AIM OF THE TASK:
Convert the whole listing below into a JSON list of strings, with one string for each line and no entries for blank lines.

SUPPLIED DATA:
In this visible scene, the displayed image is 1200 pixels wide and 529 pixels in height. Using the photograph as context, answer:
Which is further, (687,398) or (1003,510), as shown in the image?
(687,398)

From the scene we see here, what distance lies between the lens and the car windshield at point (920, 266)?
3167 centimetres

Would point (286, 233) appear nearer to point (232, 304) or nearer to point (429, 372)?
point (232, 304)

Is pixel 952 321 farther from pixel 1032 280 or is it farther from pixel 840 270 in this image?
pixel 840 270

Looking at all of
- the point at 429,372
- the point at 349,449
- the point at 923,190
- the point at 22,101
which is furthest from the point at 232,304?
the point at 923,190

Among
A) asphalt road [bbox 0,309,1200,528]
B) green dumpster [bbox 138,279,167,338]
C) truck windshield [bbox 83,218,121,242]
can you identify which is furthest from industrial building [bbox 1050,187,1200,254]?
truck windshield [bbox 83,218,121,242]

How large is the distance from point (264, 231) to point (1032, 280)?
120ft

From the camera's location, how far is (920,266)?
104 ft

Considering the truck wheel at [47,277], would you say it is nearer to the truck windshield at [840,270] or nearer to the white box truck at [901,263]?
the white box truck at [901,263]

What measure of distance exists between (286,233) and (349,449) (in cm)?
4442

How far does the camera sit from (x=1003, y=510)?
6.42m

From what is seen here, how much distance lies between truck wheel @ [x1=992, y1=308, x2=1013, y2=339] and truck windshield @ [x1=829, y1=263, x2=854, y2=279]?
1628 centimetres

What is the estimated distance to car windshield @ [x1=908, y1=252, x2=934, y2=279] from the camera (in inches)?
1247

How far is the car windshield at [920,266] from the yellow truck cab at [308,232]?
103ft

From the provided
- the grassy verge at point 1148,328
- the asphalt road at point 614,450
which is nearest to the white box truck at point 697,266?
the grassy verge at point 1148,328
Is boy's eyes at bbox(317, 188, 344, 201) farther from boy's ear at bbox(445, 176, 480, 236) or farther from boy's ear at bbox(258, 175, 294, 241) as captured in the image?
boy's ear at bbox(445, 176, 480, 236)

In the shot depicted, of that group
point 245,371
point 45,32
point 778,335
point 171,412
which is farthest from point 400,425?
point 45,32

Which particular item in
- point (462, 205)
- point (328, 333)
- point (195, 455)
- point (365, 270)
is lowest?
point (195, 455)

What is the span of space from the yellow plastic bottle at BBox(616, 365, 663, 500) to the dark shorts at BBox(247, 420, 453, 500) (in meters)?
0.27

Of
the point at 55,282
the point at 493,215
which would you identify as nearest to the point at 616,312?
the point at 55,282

EXERCISE SOLUTION:
[
  "In this visible scene, the displayed image is 1200 pixels wide and 529 pixels in height. Using the photograph as context, answer:",
  "Which is further, (687,398) or (1003,510), as shown in the image?",
  "(687,398)",
  "From the scene we see here, what distance lies between the lens and the car windshield at point (920, 266)?",
  "3167 centimetres",
  "Would point (286, 233) appear nearer to point (232, 304) or nearer to point (429, 372)?",
  "point (232, 304)",
  "Is pixel 952 321 farther from pixel 1032 280 or is it farther from pixel 840 270 in this image?",
  "pixel 840 270",
  "Looking at all of",
  "- the point at 429,372",
  "- the point at 349,449",
  "- the point at 923,190",
  "- the point at 22,101",
  "which is furthest from the point at 232,304?",
  "the point at 923,190",
  "Among",
  "A) asphalt road [bbox 0,309,1200,528]",
  "B) green dumpster [bbox 138,279,167,338]",
  "C) truck windshield [bbox 83,218,121,242]",
  "can you identify which is furthest from industrial building [bbox 1050,187,1200,254]?",
  "truck windshield [bbox 83,218,121,242]",
  "How large is the distance from point (264, 231) to point (1032, 280)?",
  "120ft",
  "From the camera's location, how far is (920,266)?",
  "104 ft",
  "Considering the truck wheel at [47,277], would you say it is nearer to the truck windshield at [840,270] or nearer to the white box truck at [901,263]?",
  "the white box truck at [901,263]",
  "What measure of distance exists between (286,233) and (349,449) (in cm)?",
  "4442",
  "How far does the camera sit from (x=1003, y=510)?",
  "6.42m",
  "From what is seen here, how much distance lies between truck wheel @ [x1=992, y1=308, x2=1013, y2=339] and truck windshield @ [x1=829, y1=263, x2=854, y2=279]?",
  "1628 centimetres",
  "What is the estimated distance to car windshield @ [x1=908, y1=252, x2=934, y2=279] from the camera (in inches)?",
  "1247",
  "How far is the car windshield at [920,266] from the yellow truck cab at [308,232]?",
  "103ft",
  "From the provided",
  "- the grassy verge at point 1148,328",
  "- the asphalt road at point 614,450",
  "which is nearest to the white box truck at point 697,266?",
  "the grassy verge at point 1148,328",
  "Is boy's eyes at bbox(317, 188, 344, 201) farther from boy's ear at bbox(445, 176, 480, 236) or farther from boy's ear at bbox(258, 175, 294, 241) as captured in the image?",
  "boy's ear at bbox(445, 176, 480, 236)",
  "In the shot depicted, of that group",
  "point 245,371",
  "point 45,32",
  "point 778,335",
  "point 171,412",
  "which is farthest from point 400,425?",
  "point 45,32",
  "Which particular item in",
  "- point (462, 205)",
  "- point (328, 333)",
  "- point (195, 455)",
  "- point (365, 270)",
  "is lowest?",
  "point (195, 455)",
  "What is the span of space from the yellow plastic bottle at BBox(616, 365, 663, 500) to the dark shorts at BBox(247, 420, 453, 500) (in meters)?",
  "0.27",
  "Of",
  "the point at 55,282",
  "the point at 493,215",
  "which would you identify as nearest to the point at 616,312?",
  "the point at 55,282"
]